Theurer: Es beginnt schon damit, dass wir die FDP zur Mitmach-Partei umgestalten. Bei den Liberalen haben die Mitglieder einen direkten Einfluss auf Personalentscheidungen. Das ist das eine. Außerdem ist bei der FDP eine Re-Vitalisierung festzustellen. Nach der Bundestagswahl hatten wir einen Zulauf von rund 2 000 Mitgliedern. Wir können bei den anstehenden Europa- und Kommunalwahlen mit gut besetzten Listen aufwarten wie schon lange nicht mehr. Viele dieser neuen Mitglieder und jungen Menschen werden dafür sorgen, dass auch andere Aspekte als die Steuersenkung in den Fokus rücken. Die FDP hatte auch schon Rückenwind, im Moment kommt der Wind dagegen eher von vorn. Aber da muss man eben ein bisschen besser segeln. Wir rechnen bei der Europawahl mit einer deutlichen Fünf vor dem Komma. Glaubwürdigkeit gewinnen wir jedenfalls nur durch das direkte Gespräch mit den Bürgern vor Ort.

Frage: Lässt sich die FDP Baden-Württemberg überhaupt von Brüssel aus lenken und steuern?

Theurer: Ich bin nicht der Messias der FDP Baden-Württemberg, ich allein kann gar nichts schaffen. Ich verstehe mich als Moderator in bester liberaler Tradition. Wir schaffen die Wende zum Besseren nur mit allen Mitgliedern, wir müssen zurück zur Graswurzel-Demokratie.
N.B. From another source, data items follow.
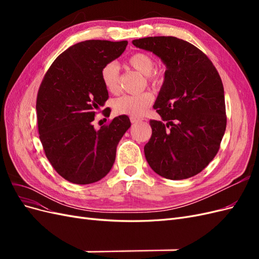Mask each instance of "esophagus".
I'll use <instances>...</instances> for the list:
<instances>
[{
    "instance_id": "esophagus-1",
    "label": "esophagus",
    "mask_w": 259,
    "mask_h": 259,
    "mask_svg": "<svg viewBox=\"0 0 259 259\" xmlns=\"http://www.w3.org/2000/svg\"><path fill=\"white\" fill-rule=\"evenodd\" d=\"M131 122L138 123V122H142V119H139V117H135V116H131Z\"/></svg>"
}]
</instances>
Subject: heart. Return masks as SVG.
I'll list each match as a JSON object with an SVG mask.
<instances>
[{
  "label": "heart",
  "instance_id": "heart-1",
  "mask_svg": "<svg viewBox=\"0 0 259 259\" xmlns=\"http://www.w3.org/2000/svg\"><path fill=\"white\" fill-rule=\"evenodd\" d=\"M127 64L136 71L147 75L148 81L158 86L163 83L164 75L161 71L153 70L154 59L147 53H136L128 58ZM101 81L109 93L115 94L120 90V67L115 61L106 64L100 72ZM154 97L150 92L139 94H128L116 98L114 101V110L119 114L131 116H142L153 104Z\"/></svg>",
  "mask_w": 259,
  "mask_h": 259
}]
</instances>
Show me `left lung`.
<instances>
[{
	"instance_id": "8db88e82",
	"label": "left lung",
	"mask_w": 259,
	"mask_h": 259,
	"mask_svg": "<svg viewBox=\"0 0 259 259\" xmlns=\"http://www.w3.org/2000/svg\"><path fill=\"white\" fill-rule=\"evenodd\" d=\"M133 44L152 52L166 66L153 106L162 121L150 120L147 162L167 179L197 175L215 158L226 131L221 76L204 53L182 38L149 36Z\"/></svg>"
}]
</instances>
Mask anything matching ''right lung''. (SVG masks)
I'll return each mask as SVG.
<instances>
[{"label":"right lung","mask_w":259,"mask_h":259,"mask_svg":"<svg viewBox=\"0 0 259 259\" xmlns=\"http://www.w3.org/2000/svg\"><path fill=\"white\" fill-rule=\"evenodd\" d=\"M126 45L127 41L89 40L70 46L55 59L38 89L40 140L52 166L70 183L88 185L104 178L115 161L117 144L131 127L125 114L99 131L92 124L109 98L101 69L120 57ZM104 114H110V109Z\"/></svg>","instance_id":"add662e5"}]
</instances>
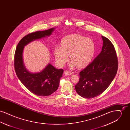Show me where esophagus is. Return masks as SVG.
<instances>
[{"label":"esophagus","mask_w":130,"mask_h":130,"mask_svg":"<svg viewBox=\"0 0 130 130\" xmlns=\"http://www.w3.org/2000/svg\"><path fill=\"white\" fill-rule=\"evenodd\" d=\"M64 74L66 75H72L73 74V73L72 72H70L69 71H65L64 72Z\"/></svg>","instance_id":"esophagus-1"}]
</instances>
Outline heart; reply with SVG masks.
Instances as JSON below:
<instances>
[{
  "label": "heart",
  "instance_id": "heart-1",
  "mask_svg": "<svg viewBox=\"0 0 130 130\" xmlns=\"http://www.w3.org/2000/svg\"><path fill=\"white\" fill-rule=\"evenodd\" d=\"M95 45L93 40L78 34L69 35L61 40V47L56 46L54 56L56 62L60 67L64 66L69 59L71 68L76 66L83 67L87 65L93 58Z\"/></svg>",
  "mask_w": 130,
  "mask_h": 130
}]
</instances>
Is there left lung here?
Segmentation results:
<instances>
[{
    "label": "left lung",
    "mask_w": 130,
    "mask_h": 130,
    "mask_svg": "<svg viewBox=\"0 0 130 130\" xmlns=\"http://www.w3.org/2000/svg\"><path fill=\"white\" fill-rule=\"evenodd\" d=\"M103 40L102 50L86 68L79 73V81L75 86V91L81 96L92 99L104 92L115 78L118 71L116 51L107 37Z\"/></svg>",
    "instance_id": "left-lung-1"
}]
</instances>
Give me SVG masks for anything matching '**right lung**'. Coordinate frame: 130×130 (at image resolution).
Instances as JSON below:
<instances>
[{
  "label": "right lung",
  "mask_w": 130,
  "mask_h": 130,
  "mask_svg": "<svg viewBox=\"0 0 130 130\" xmlns=\"http://www.w3.org/2000/svg\"><path fill=\"white\" fill-rule=\"evenodd\" d=\"M55 29L53 28L27 35L21 39L15 50L14 66L16 74L25 87L38 96L50 95L57 90L60 78L62 77L63 70L56 69L48 63L41 72L31 73L24 65L23 50L25 46L31 42L50 36Z\"/></svg>",
  "instance_id": "add662e5"
}]
</instances>
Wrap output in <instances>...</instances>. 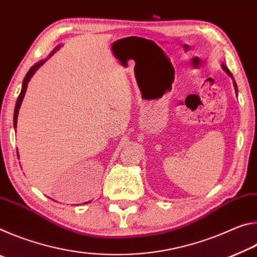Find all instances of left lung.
<instances>
[{
    "mask_svg": "<svg viewBox=\"0 0 257 257\" xmlns=\"http://www.w3.org/2000/svg\"><path fill=\"white\" fill-rule=\"evenodd\" d=\"M222 69H223V71L227 73V75L229 76V77H231V79H232V81H233V86H234V92H236V94L238 93V89H237V84H236V81H234V78H233V76L231 75V72H230V70L228 69V67L225 66V64H222Z\"/></svg>",
    "mask_w": 257,
    "mask_h": 257,
    "instance_id": "1",
    "label": "left lung"
}]
</instances>
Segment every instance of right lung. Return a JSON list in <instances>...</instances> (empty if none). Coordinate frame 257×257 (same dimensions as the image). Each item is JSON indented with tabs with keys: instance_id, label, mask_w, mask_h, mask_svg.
Wrapping results in <instances>:
<instances>
[{
	"instance_id": "right-lung-1",
	"label": "right lung",
	"mask_w": 257,
	"mask_h": 257,
	"mask_svg": "<svg viewBox=\"0 0 257 257\" xmlns=\"http://www.w3.org/2000/svg\"><path fill=\"white\" fill-rule=\"evenodd\" d=\"M61 47V45H59V46H56L55 49L51 52L50 53V55L47 56V59H50L52 55H53L56 51H58L59 49ZM47 59H45V60H42V61H38L37 63H35L34 66L29 69V71L27 72V75H26V77H25V79H24V81H23V87H21V92H20V94H19V96H18V99H17V103H16V107H15V115H14V127L15 128H17V119H18V114H19V108H20V106H21V103H23V101H24V97H25V94H26V90H27V86H28V82H29V80L32 79V77L35 75V72H36L38 69H40L43 64H44L46 61H47ZM18 158H19V154H18ZM87 203H89V202H86V203H84V204H87Z\"/></svg>"
}]
</instances>
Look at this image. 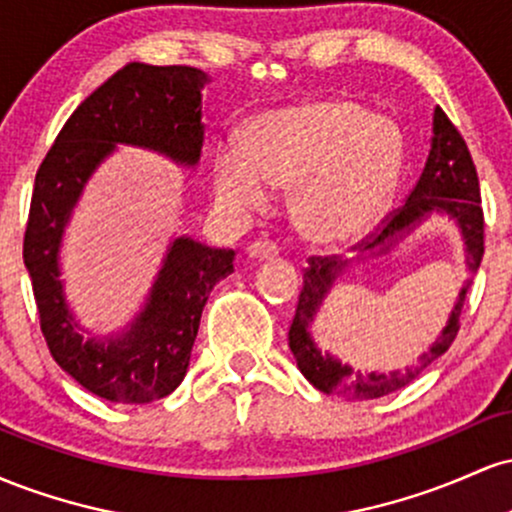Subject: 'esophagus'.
I'll use <instances>...</instances> for the list:
<instances>
[{"mask_svg": "<svg viewBox=\"0 0 512 512\" xmlns=\"http://www.w3.org/2000/svg\"><path fill=\"white\" fill-rule=\"evenodd\" d=\"M248 255L252 260H274L279 255V245L272 243V240H255L248 248Z\"/></svg>", "mask_w": 512, "mask_h": 512, "instance_id": "34e87169", "label": "esophagus"}]
</instances>
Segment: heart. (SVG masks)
<instances>
[{
  "label": "heart",
  "instance_id": "obj_1",
  "mask_svg": "<svg viewBox=\"0 0 512 512\" xmlns=\"http://www.w3.org/2000/svg\"><path fill=\"white\" fill-rule=\"evenodd\" d=\"M402 163L395 122L332 98L260 117L248 146L223 139L211 161V187L221 207L250 214L267 207L272 187L293 185L298 226L337 243L366 233L385 214Z\"/></svg>",
  "mask_w": 512,
  "mask_h": 512
}]
</instances>
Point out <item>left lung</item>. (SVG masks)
Instances as JSON below:
<instances>
[{"label":"left lung","mask_w":512,"mask_h":512,"mask_svg":"<svg viewBox=\"0 0 512 512\" xmlns=\"http://www.w3.org/2000/svg\"><path fill=\"white\" fill-rule=\"evenodd\" d=\"M440 211L460 226L464 245H467V267L469 274H477L481 257H484V209H481V190L479 175L474 166L472 154H469L467 142L462 139L460 129L450 122L443 108L433 113V142L431 154L424 166V173L416 180L414 190L409 192L407 202L402 207L390 211L375 231H370L361 243L354 245L361 252H385L397 243L404 233H409L416 223H421L428 214ZM346 267L342 257H310L308 267L303 269V289L298 296L296 315L289 327V346L296 356L298 368L305 378L313 383L320 392L327 395H339L344 399H375L397 392L399 387L409 385L416 375L426 366H431L438 356H443L455 342L457 330H460V315L464 298H467L472 279L462 286L460 298L452 308L448 325L428 354L407 373H358L351 366H342L337 358L322 354L308 334V325L325 301L327 291L332 289L337 274Z\"/></svg>","instance_id":"8db88e82"}]
</instances>
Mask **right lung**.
Segmentation results:
<instances>
[{
  "instance_id": "right-lung-1",
  "label": "right lung",
  "mask_w": 512,
  "mask_h": 512,
  "mask_svg": "<svg viewBox=\"0 0 512 512\" xmlns=\"http://www.w3.org/2000/svg\"><path fill=\"white\" fill-rule=\"evenodd\" d=\"M209 74L195 67L129 62L74 110L35 173L23 236L40 330L52 358L93 395L146 404L170 395L190 366L199 317L211 289L233 272L236 252L190 238L170 245L144 313L120 339L96 342L76 330L62 296L57 252L86 180L115 144L161 151L195 166L204 142L202 88Z\"/></svg>"
}]
</instances>
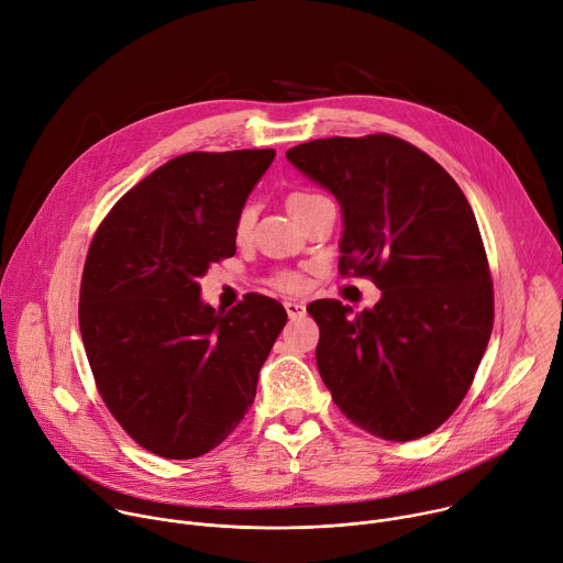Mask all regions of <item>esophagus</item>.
I'll return each mask as SVG.
<instances>
[{"instance_id":"esophagus-1","label":"esophagus","mask_w":563,"mask_h":563,"mask_svg":"<svg viewBox=\"0 0 563 563\" xmlns=\"http://www.w3.org/2000/svg\"><path fill=\"white\" fill-rule=\"evenodd\" d=\"M285 310H287L289 319H300V317H305V302H300V300H285Z\"/></svg>"}]
</instances>
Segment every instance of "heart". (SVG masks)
Returning a JSON list of instances; mask_svg holds the SVG:
<instances>
[{
    "instance_id": "1",
    "label": "heart",
    "mask_w": 563,
    "mask_h": 563,
    "mask_svg": "<svg viewBox=\"0 0 563 563\" xmlns=\"http://www.w3.org/2000/svg\"><path fill=\"white\" fill-rule=\"evenodd\" d=\"M323 195H317V192H310V190H294L289 197H287V209L289 213L298 211L300 207H305V203H310L314 199H319ZM253 218H255V211L251 203H246V207L238 213V220H235V238L242 240L249 235L251 227H253ZM274 285L283 291H298L302 287V276L296 274V272H283L274 278Z\"/></svg>"
}]
</instances>
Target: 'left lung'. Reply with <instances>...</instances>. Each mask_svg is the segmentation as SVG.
<instances>
[{
	"instance_id": "left-lung-1",
	"label": "left lung",
	"mask_w": 563,
	"mask_h": 563,
	"mask_svg": "<svg viewBox=\"0 0 563 563\" xmlns=\"http://www.w3.org/2000/svg\"><path fill=\"white\" fill-rule=\"evenodd\" d=\"M343 218L341 274L371 276L375 308L321 298L317 366L341 413L395 442L435 431L467 395L494 325L483 238L467 197L427 152L390 134L287 150Z\"/></svg>"
}]
</instances>
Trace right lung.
<instances>
[{"label": "right lung", "instance_id": "obj_1", "mask_svg": "<svg viewBox=\"0 0 563 563\" xmlns=\"http://www.w3.org/2000/svg\"><path fill=\"white\" fill-rule=\"evenodd\" d=\"M274 157H175L125 192L91 240L78 308L87 360L110 413L162 457H199L227 440L287 323L261 294L216 312L197 280L235 253L238 213Z\"/></svg>", "mask_w": 563, "mask_h": 563}]
</instances>
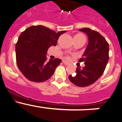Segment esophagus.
Returning a JSON list of instances; mask_svg holds the SVG:
<instances>
[{"instance_id": "1", "label": "esophagus", "mask_w": 122, "mask_h": 122, "mask_svg": "<svg viewBox=\"0 0 122 122\" xmlns=\"http://www.w3.org/2000/svg\"><path fill=\"white\" fill-rule=\"evenodd\" d=\"M62 62H63L65 65H68L69 64V62H67V61H62Z\"/></svg>"}]
</instances>
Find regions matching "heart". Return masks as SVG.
Here are the masks:
<instances>
[{
  "label": "heart",
  "mask_w": 122,
  "mask_h": 122,
  "mask_svg": "<svg viewBox=\"0 0 122 122\" xmlns=\"http://www.w3.org/2000/svg\"><path fill=\"white\" fill-rule=\"evenodd\" d=\"M75 37H85L82 34H76V36H75Z\"/></svg>",
  "instance_id": "heart-1"
}]
</instances>
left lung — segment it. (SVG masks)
Masks as SVG:
<instances>
[{"mask_svg":"<svg viewBox=\"0 0 122 122\" xmlns=\"http://www.w3.org/2000/svg\"><path fill=\"white\" fill-rule=\"evenodd\" d=\"M79 30L88 37V43L79 62H84L85 67L77 66L76 75L69 79L78 86L84 87L95 83L103 74L109 61V43L103 36L90 28Z\"/></svg>","mask_w":122,"mask_h":122,"instance_id":"left-lung-1","label":"left lung"}]
</instances>
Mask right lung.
Here are the masks:
<instances>
[{
    "mask_svg": "<svg viewBox=\"0 0 122 122\" xmlns=\"http://www.w3.org/2000/svg\"><path fill=\"white\" fill-rule=\"evenodd\" d=\"M66 30L56 32L42 25L32 26L23 31L15 46L17 66L28 80L42 82L53 76L61 60H47L46 53L56 46L58 38Z\"/></svg>",
    "mask_w": 122,
    "mask_h": 122,
    "instance_id": "right-lung-1",
    "label": "right lung"
}]
</instances>
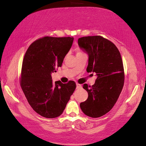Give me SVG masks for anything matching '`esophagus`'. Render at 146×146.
<instances>
[{"mask_svg": "<svg viewBox=\"0 0 146 146\" xmlns=\"http://www.w3.org/2000/svg\"><path fill=\"white\" fill-rule=\"evenodd\" d=\"M81 87H82V85H80V84H78V83L76 84V88H77V89H78V88H80Z\"/></svg>", "mask_w": 146, "mask_h": 146, "instance_id": "1", "label": "esophagus"}]
</instances>
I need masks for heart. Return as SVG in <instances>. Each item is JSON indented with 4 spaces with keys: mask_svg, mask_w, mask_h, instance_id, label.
<instances>
[{
    "mask_svg": "<svg viewBox=\"0 0 146 146\" xmlns=\"http://www.w3.org/2000/svg\"><path fill=\"white\" fill-rule=\"evenodd\" d=\"M78 53H81V52H79V51H78V52H77V54H78Z\"/></svg>",
    "mask_w": 146,
    "mask_h": 146,
    "instance_id": "1",
    "label": "heart"
}]
</instances>
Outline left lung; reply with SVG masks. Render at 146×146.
I'll return each mask as SVG.
<instances>
[{
  "label": "left lung",
  "instance_id": "obj_1",
  "mask_svg": "<svg viewBox=\"0 0 146 146\" xmlns=\"http://www.w3.org/2000/svg\"><path fill=\"white\" fill-rule=\"evenodd\" d=\"M78 44L88 55L87 72L97 76L92 86L83 85L88 98L80 107L86 116L99 117L112 109L122 91L124 72L121 55L112 42L100 36L78 38Z\"/></svg>",
  "mask_w": 146,
  "mask_h": 146
}]
</instances>
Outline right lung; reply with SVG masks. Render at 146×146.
<instances>
[{"instance_id": "right-lung-1", "label": "right lung", "mask_w": 146, "mask_h": 146, "mask_svg": "<svg viewBox=\"0 0 146 146\" xmlns=\"http://www.w3.org/2000/svg\"><path fill=\"white\" fill-rule=\"evenodd\" d=\"M73 41V37L46 36L33 42L25 54L22 90L34 111L44 117L60 116L76 88L74 81L53 83L51 76L56 68L62 65Z\"/></svg>"}]
</instances>
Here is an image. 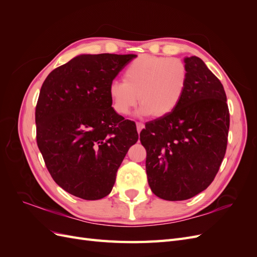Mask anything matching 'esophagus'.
Returning a JSON list of instances; mask_svg holds the SVG:
<instances>
[{
  "label": "esophagus",
  "mask_w": 257,
  "mask_h": 257,
  "mask_svg": "<svg viewBox=\"0 0 257 257\" xmlns=\"http://www.w3.org/2000/svg\"><path fill=\"white\" fill-rule=\"evenodd\" d=\"M136 125H137V131H138V133H141L142 130L145 127V124H144L143 122H137V123H136Z\"/></svg>",
  "instance_id": "esophagus-1"
}]
</instances>
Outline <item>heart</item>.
<instances>
[{
  "label": "heart",
  "instance_id": "obj_1",
  "mask_svg": "<svg viewBox=\"0 0 257 257\" xmlns=\"http://www.w3.org/2000/svg\"><path fill=\"white\" fill-rule=\"evenodd\" d=\"M188 79V67L180 59L144 54L128 64L123 80L110 83L108 94L121 115L128 114L141 98L143 114L163 116L180 104Z\"/></svg>",
  "mask_w": 257,
  "mask_h": 257
}]
</instances>
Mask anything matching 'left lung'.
<instances>
[{
	"instance_id": "8db88e82",
	"label": "left lung",
	"mask_w": 257,
	"mask_h": 257,
	"mask_svg": "<svg viewBox=\"0 0 257 257\" xmlns=\"http://www.w3.org/2000/svg\"><path fill=\"white\" fill-rule=\"evenodd\" d=\"M189 79L180 104L146 123L141 143L151 191L185 200L211 184L227 147L229 110L223 84L197 57L184 59Z\"/></svg>"
}]
</instances>
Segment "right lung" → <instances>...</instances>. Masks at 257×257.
Segmentation results:
<instances>
[{
    "mask_svg": "<svg viewBox=\"0 0 257 257\" xmlns=\"http://www.w3.org/2000/svg\"><path fill=\"white\" fill-rule=\"evenodd\" d=\"M136 54H81L45 79L35 108L36 142L52 179L87 200L107 196L130 147L134 121L111 107L108 89Z\"/></svg>",
    "mask_w": 257,
    "mask_h": 257,
    "instance_id": "right-lung-1",
    "label": "right lung"
}]
</instances>
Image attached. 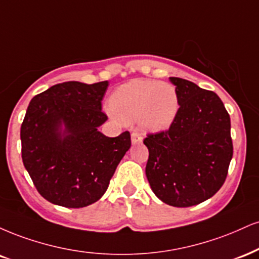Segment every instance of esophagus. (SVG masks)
<instances>
[{
	"label": "esophagus",
	"instance_id": "1",
	"mask_svg": "<svg viewBox=\"0 0 259 259\" xmlns=\"http://www.w3.org/2000/svg\"><path fill=\"white\" fill-rule=\"evenodd\" d=\"M132 142L133 145H136V143H141L142 142V136L140 133H133L132 134Z\"/></svg>",
	"mask_w": 259,
	"mask_h": 259
}]
</instances>
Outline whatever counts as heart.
Wrapping results in <instances>:
<instances>
[{"label":"heart","instance_id":"heart-1","mask_svg":"<svg viewBox=\"0 0 259 259\" xmlns=\"http://www.w3.org/2000/svg\"><path fill=\"white\" fill-rule=\"evenodd\" d=\"M110 108L125 123L139 120L147 132L159 133L176 120L180 101L170 84L136 79L123 84L112 94Z\"/></svg>","mask_w":259,"mask_h":259}]
</instances>
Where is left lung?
I'll return each instance as SVG.
<instances>
[{"instance_id": "1", "label": "left lung", "mask_w": 259, "mask_h": 259, "mask_svg": "<svg viewBox=\"0 0 259 259\" xmlns=\"http://www.w3.org/2000/svg\"><path fill=\"white\" fill-rule=\"evenodd\" d=\"M180 111L166 132L143 140L146 176L161 201L189 207L207 200L226 181L233 157L230 117L219 95L187 79L170 77Z\"/></svg>"}]
</instances>
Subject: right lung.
Returning a JSON list of instances; mask_svg holds the SVG:
<instances>
[{
	"label": "right lung",
	"instance_id": "right-lung-1",
	"mask_svg": "<svg viewBox=\"0 0 259 259\" xmlns=\"http://www.w3.org/2000/svg\"><path fill=\"white\" fill-rule=\"evenodd\" d=\"M108 82L55 84L30 101L21 124V157L37 191L52 204L78 208L107 191L132 146L129 132L108 138L101 101Z\"/></svg>",
	"mask_w": 259,
	"mask_h": 259
}]
</instances>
Führen lässt sich die Partei aus Brüssel nur durch ganz enge Abstimmung mit dem Team in Stuttgart, vor allem mit meinem Stellvertreter Hans-Ulrich Rülke.

Frage: Aber dennoch, wenn sich innerhalb ihrer Partei Grabenkämpfe entwickeln, das bekommen Sie nicht hautnah mit, im Zweifelsfall erst, wenn es zu spät ist.

Theurer: Ach wissen Sie, ich bin sehr viel unterwegs im Land, an Präsenz vor Ort mangelt es sicher nicht. Es würde auch niemand auf die Idee kommen, den CDU-Landeschef Thomas Strobl zu fragen, ob es ein Problem ist für ihn als Bundestagsabgeordneter von Berlin aus die Baden-Württemberg-CDU zu führen. Aber von Stuttgart nach Berlin sind es 636 Kilometer, von Stuttgart nach Brüssel nur 557.

Frage: Richten wir den Blick auf die Europawahl. Umfragen zufolge ist das Interesse daran eher gering. Erklären Sie als EU-Parlamentarier, warum es sich lohnt, zur Wahl zu gehen.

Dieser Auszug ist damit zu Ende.